The Soviet plane reaches Zahov, Troffimov and Nikolaevna first. They climb on board and fly to safety. World peace is restored.
FROM THE BACK COVER
His name was whispered with dread in the spy centres of the West.
Who was he?
The daring exploits of Agent 07 are well known to readers in the Western countries.
BUT WHO KNOWS THE OTHER SIDE OF THE STORY?
How do the Communists view the renowned British agent and his anti-espionage adventures?
We find out in this exciting story by Bulgaria’s bestselling author, Andrei Gulyashki, the creator of Avakoum Zahov, top agent for Department B, a gentle, perceptive, educated man of good taste and great charm who has a passion for archaeology and Mozart and who sees 07 as a sinister threat to world security.
In the final struggle between the world’s greatest Secret Agents-one must lose. And the loser must pay the penalty for defeat!
AVAKOUM ZAHOV – BULGARIA’S TOP AGENT MATCHES WITS WITH HIS WESTERN COUNTERPART – THE INFAMOUS 07.

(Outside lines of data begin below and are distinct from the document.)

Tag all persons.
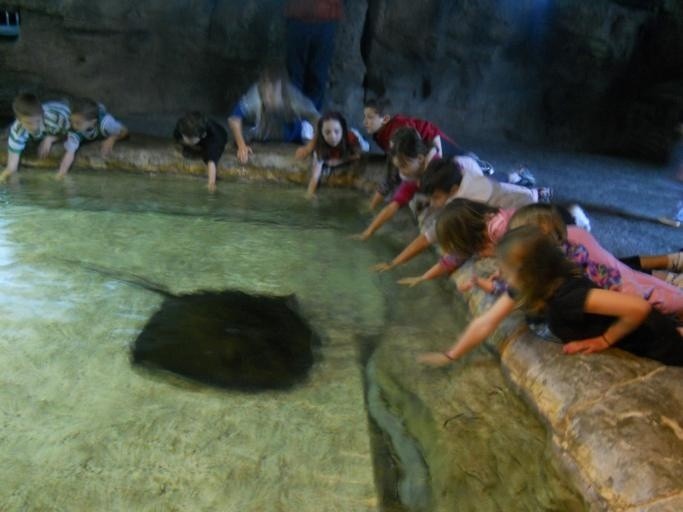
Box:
[457,205,682,334]
[305,108,369,203]
[231,73,323,168]
[345,137,556,243]
[359,125,555,213]
[369,159,593,273]
[395,198,683,319]
[616,249,682,288]
[0,92,72,186]
[172,110,229,194]
[362,96,495,180]
[415,223,683,374]
[50,96,128,175]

ANDREI GULYASHKI was born in Bulgarska Rakovitsa village, district of Koula, in 1914. He participated actively in the resistance movement. Took up writing in 1931. He worked as editor for the newspapers “Rabotnichesko Delo” and “Otechestven Front,” the magazines “Septemvri” and “Plamuk” and is Director of the National Theatre in Sofia at present. Twice awarded Dimitrov Prize, the highest honor for works of literature and science in his country.
The writing in Avakoum Zarhov Versus 07 is very clunky and sometimes I had to read a paragraph again to work out it’s meaning. I am sure that this is due primarily to the translation from the original Slavic language. Some translations appear to be quite literal. Mr. Gulyashki could not possibly be such a poor writer. In some sentences it even appears that words have been omitted. Hardly the worst transgression, but to give you an idea, here’s a passage from the book.

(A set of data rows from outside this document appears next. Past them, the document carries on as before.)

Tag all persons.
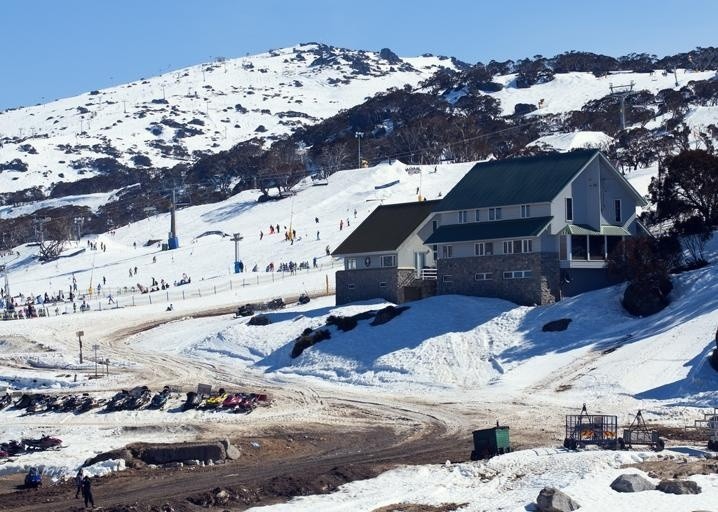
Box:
[133,242,136,249]
[17,251,20,256]
[69,273,78,293]
[82,475,95,508]
[326,246,330,256]
[315,217,319,223]
[340,220,343,230]
[86,228,116,253]
[0,288,114,321]
[439,192,442,196]
[157,241,160,248]
[354,209,357,217]
[167,304,174,311]
[129,267,192,294]
[75,467,87,500]
[317,231,320,239]
[252,257,317,275]
[416,187,427,201]
[259,224,296,245]
[435,167,437,172]
[153,255,157,263]
[102,276,106,284]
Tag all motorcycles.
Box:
[181,387,262,415]
[1,394,97,417]
[24,467,43,490]
[102,386,173,413]
[0,434,69,462]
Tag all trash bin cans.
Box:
[162,244,167,251]
[168,237,179,249]
[471,426,510,457]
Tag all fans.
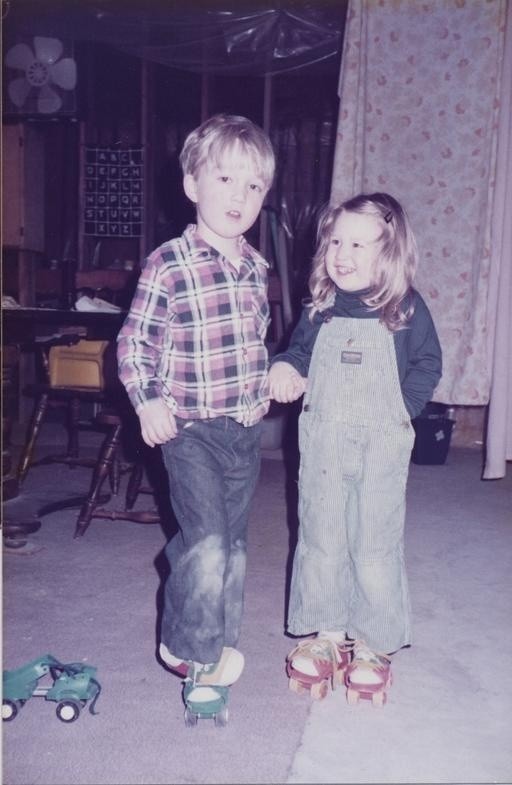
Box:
[4,36,81,115]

“The man in the white overalls ordered from the dais and now his voice was unusually excited…”
Now I am hardly an expert on language, but surely replacing ‘ordered’ with ‘shouted his orders’ or even ‘commanded’ would read much more smoothly.
Avakoum Zarhov Versus 07 also features a large amount of purple prose. A few highlights from the first few pages include:
‘The black asphalt flowed furiously against him, …”
‘…the rye moved like a swishing sea of gold.’
‘…along the yellow flagstones glittering like a golden river…’
‘Fresh and alive with green leaves, the morning sun streamed into his room…’
I have nothing against good descriptive writing. But in this novel almost every page is littered with clumsy coloured descriptions. Maybe they’d be okay if they flowed with the story, but they are really incongruous. This criticism may be due to the translation, and then again it may be a case of trying too hard to be swinging ‘sixties’. The kaleidoscope of colours is off the chart.
So there it is. Avakoum Zarhov Versus 07 may be one of the rarest books in the Bond canon, but it certainly isn’t one of the best. Apart from the clumsiness of the writing, the book is as Vladislav Pavlov stated above, a Soviet propaganda piece. The Bond character is not presented in a positive light. He is a brutish, sleazy thug, without an ounce of style or class.
The book is a curio at best. For Bond fans I can understand the curiosity and the fascination with it; hey, I am right there with you. But hopefully this review will have dispelled some of the myths surrounding the book. It isn’t that good.